The 2017 Machete, a Milk Run release from Orin Swift Cellars, is a great reason to hit the keys. It’s a petite sirah, but the wine is anything BUT petite in taste. This Machete is actually a blend of Petite Sirah, Syrah, and Grenache grapes, and it packs a helluva wallop. It pours the darkest purple in your glass, as Notes has covered previously, and invests plum and blackberry in every sip. 

We had this 2017 Machete with Mexican-spiced shrimp lettuce (butter lettuce made great little cups!), black beans, and Poblano pepper. Navel orange and drizzle of garlic yogurt helped offset the spices of the shrimp, and though I suspect a crisp, minerally wine would have been the go-to choice for this food, we did the Machete thing instead—to great effect, I might add.

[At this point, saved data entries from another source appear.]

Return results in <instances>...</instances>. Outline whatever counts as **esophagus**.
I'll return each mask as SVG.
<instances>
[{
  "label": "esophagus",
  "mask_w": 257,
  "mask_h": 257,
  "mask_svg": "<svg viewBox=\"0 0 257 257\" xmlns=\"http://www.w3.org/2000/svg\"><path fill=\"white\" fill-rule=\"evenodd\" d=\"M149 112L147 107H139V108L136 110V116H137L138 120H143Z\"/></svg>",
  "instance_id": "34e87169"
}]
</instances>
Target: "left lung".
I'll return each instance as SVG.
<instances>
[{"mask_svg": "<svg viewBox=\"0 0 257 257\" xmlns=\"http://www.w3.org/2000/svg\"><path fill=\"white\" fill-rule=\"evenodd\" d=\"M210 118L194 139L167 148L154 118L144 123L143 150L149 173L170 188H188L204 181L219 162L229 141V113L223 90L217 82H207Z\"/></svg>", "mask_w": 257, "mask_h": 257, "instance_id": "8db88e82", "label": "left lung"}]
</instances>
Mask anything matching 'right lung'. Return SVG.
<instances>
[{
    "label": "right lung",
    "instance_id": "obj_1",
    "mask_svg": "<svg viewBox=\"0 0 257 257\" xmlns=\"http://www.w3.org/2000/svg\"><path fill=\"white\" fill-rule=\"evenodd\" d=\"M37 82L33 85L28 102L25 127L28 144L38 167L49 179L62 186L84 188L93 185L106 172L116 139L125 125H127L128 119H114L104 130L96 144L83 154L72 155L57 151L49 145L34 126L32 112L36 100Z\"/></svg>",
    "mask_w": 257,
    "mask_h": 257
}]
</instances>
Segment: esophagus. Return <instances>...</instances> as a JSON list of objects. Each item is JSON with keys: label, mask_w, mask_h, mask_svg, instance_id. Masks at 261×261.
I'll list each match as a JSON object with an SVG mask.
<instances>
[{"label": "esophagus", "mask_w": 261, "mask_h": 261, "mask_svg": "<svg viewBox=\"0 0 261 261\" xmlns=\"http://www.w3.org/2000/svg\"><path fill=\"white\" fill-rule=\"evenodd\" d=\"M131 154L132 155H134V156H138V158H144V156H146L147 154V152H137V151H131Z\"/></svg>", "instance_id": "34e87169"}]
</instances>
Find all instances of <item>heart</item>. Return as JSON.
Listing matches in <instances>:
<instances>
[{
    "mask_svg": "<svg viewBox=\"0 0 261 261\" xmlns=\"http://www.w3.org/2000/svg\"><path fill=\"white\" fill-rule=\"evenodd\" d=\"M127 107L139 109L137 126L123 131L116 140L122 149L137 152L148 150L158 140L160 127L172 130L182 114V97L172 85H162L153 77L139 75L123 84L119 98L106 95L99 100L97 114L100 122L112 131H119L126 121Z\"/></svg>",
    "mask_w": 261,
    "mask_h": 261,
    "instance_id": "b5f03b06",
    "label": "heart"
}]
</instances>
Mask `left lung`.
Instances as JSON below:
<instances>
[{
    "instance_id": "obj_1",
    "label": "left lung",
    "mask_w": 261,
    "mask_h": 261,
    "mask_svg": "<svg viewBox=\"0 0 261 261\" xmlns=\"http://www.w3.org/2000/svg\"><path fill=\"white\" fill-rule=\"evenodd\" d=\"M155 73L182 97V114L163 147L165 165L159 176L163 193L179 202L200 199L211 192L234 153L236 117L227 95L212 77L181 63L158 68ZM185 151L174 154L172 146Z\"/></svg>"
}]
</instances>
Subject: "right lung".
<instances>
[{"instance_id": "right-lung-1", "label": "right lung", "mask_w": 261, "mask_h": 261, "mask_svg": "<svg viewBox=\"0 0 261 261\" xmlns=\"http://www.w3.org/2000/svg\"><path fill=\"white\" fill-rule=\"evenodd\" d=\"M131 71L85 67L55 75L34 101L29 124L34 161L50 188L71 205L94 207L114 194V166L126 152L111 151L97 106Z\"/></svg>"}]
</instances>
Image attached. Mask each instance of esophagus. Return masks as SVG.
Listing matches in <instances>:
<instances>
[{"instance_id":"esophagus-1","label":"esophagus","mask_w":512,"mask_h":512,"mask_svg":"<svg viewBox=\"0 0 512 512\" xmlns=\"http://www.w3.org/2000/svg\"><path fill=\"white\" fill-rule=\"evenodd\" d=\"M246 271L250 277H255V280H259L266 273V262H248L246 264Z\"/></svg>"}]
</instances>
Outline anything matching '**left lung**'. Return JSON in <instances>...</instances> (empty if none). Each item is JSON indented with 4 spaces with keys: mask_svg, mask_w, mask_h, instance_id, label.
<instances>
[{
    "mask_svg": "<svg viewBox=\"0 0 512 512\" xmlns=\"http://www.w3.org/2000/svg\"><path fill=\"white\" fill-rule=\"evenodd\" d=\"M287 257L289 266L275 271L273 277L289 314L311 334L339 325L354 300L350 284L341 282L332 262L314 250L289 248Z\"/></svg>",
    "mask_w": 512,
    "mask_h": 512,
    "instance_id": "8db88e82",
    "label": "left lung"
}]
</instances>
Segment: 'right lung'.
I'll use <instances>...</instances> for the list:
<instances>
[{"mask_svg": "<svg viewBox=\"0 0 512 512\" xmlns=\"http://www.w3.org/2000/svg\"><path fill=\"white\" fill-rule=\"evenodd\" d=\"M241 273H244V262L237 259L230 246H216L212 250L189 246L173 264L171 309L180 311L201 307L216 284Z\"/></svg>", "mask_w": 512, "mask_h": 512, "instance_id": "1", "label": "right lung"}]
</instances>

Our friends at Orin Swift say,

Massive on the entry, the mid-palate is diverse with flavors of dark plus, black pepper, Amarena cherries, slow-roasted Moroccan lam and a marbled leather texture.

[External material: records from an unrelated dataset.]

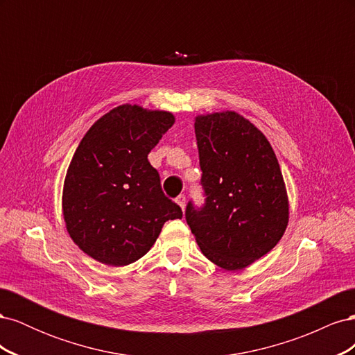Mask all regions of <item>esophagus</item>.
<instances>
[{"instance_id": "34e87169", "label": "esophagus", "mask_w": 355, "mask_h": 355, "mask_svg": "<svg viewBox=\"0 0 355 355\" xmlns=\"http://www.w3.org/2000/svg\"><path fill=\"white\" fill-rule=\"evenodd\" d=\"M176 202L179 204L180 209L184 210V209H185V204H187V197H185V194H180V196H178V197H176Z\"/></svg>"}]
</instances>
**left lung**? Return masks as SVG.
I'll use <instances>...</instances> for the list:
<instances>
[{"mask_svg": "<svg viewBox=\"0 0 355 355\" xmlns=\"http://www.w3.org/2000/svg\"><path fill=\"white\" fill-rule=\"evenodd\" d=\"M202 206L185 218L202 254L223 270H243L271 252L288 220L277 157L262 132L237 112L196 118Z\"/></svg>", "mask_w": 355, "mask_h": 355, "instance_id": "1", "label": "left lung"}]
</instances>
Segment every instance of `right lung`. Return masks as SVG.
<instances>
[{
    "label": "right lung",
    "instance_id": "1",
    "mask_svg": "<svg viewBox=\"0 0 355 355\" xmlns=\"http://www.w3.org/2000/svg\"><path fill=\"white\" fill-rule=\"evenodd\" d=\"M175 124L164 111L121 105L85 133L63 187V218L73 243L111 266L136 262L182 209L164 196L148 154Z\"/></svg>",
    "mask_w": 355,
    "mask_h": 355
}]
</instances>
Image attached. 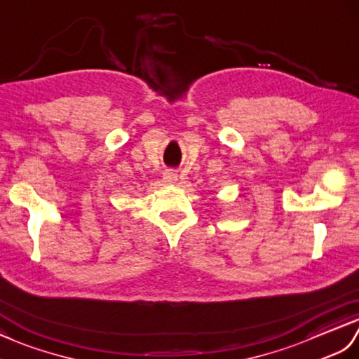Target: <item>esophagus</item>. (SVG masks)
Listing matches in <instances>:
<instances>
[{"label":"esophagus","mask_w":359,"mask_h":359,"mask_svg":"<svg viewBox=\"0 0 359 359\" xmlns=\"http://www.w3.org/2000/svg\"><path fill=\"white\" fill-rule=\"evenodd\" d=\"M164 181L167 182V184H173V182H177L178 181V175L175 173L173 170H165L164 172Z\"/></svg>","instance_id":"esophagus-1"}]
</instances>
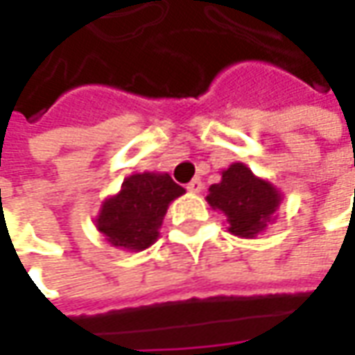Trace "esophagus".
Segmentation results:
<instances>
[{"instance_id":"34e87169","label":"esophagus","mask_w":355,"mask_h":355,"mask_svg":"<svg viewBox=\"0 0 355 355\" xmlns=\"http://www.w3.org/2000/svg\"><path fill=\"white\" fill-rule=\"evenodd\" d=\"M187 189H189L191 193H199V191L203 189V182H201L199 178H193V180L187 184Z\"/></svg>"}]
</instances>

Love this juice so very much…

Cara pointed out that you, dear readers, have a host of blogs to browse at present. I’m grateful that you’re taking a moment to check out this one—thanks and cheers to you all.

2017 Centine Rosso Banfi

Honestly, this time it’s not about the wine or tasting notes. The 2017 Centine Rosso Banfi is more about the tip of the cap. It’s a red blend consolation prize doled out by COVID-19, aka the coronavirus. Yes this a wine from Tuscany but those are not the foothills of beautiful Montepulciano in this background. That Italy trip will have to wait for another day…

2017 Centine Rosso Banfi, Tuscany, Italy.

…and the situation over there is deteriorating rapidly; Cara and I have wayward eyes cast in that direction even while we enjoy this amazing scenery (which involved several white-knuckle moments on the drive in). We’re trying to unwind airline, hotel, and similar reservations while trying out this Italian red and a few similar bottles from the old country.

This is a medium red, a cherry- and strawberry-noted Tuscan offering that combines Sangiovese, Cabernet Sauvignon, and Merlot grapes. The wine is (curiously) lighter than all three, which seems odd to me given that it’s a blend delivered on the backs of these richer reds. We’re drinking it, and that’s fine and all, but different from sampling Tuscan reds straight out of the vineyard tasting room(s). Each of us is a “glass-is-half-full” optimist, pun intended, and looking forward to another shot at Repubblica Italiana.

Wishing you well, readers, and stay safe out there.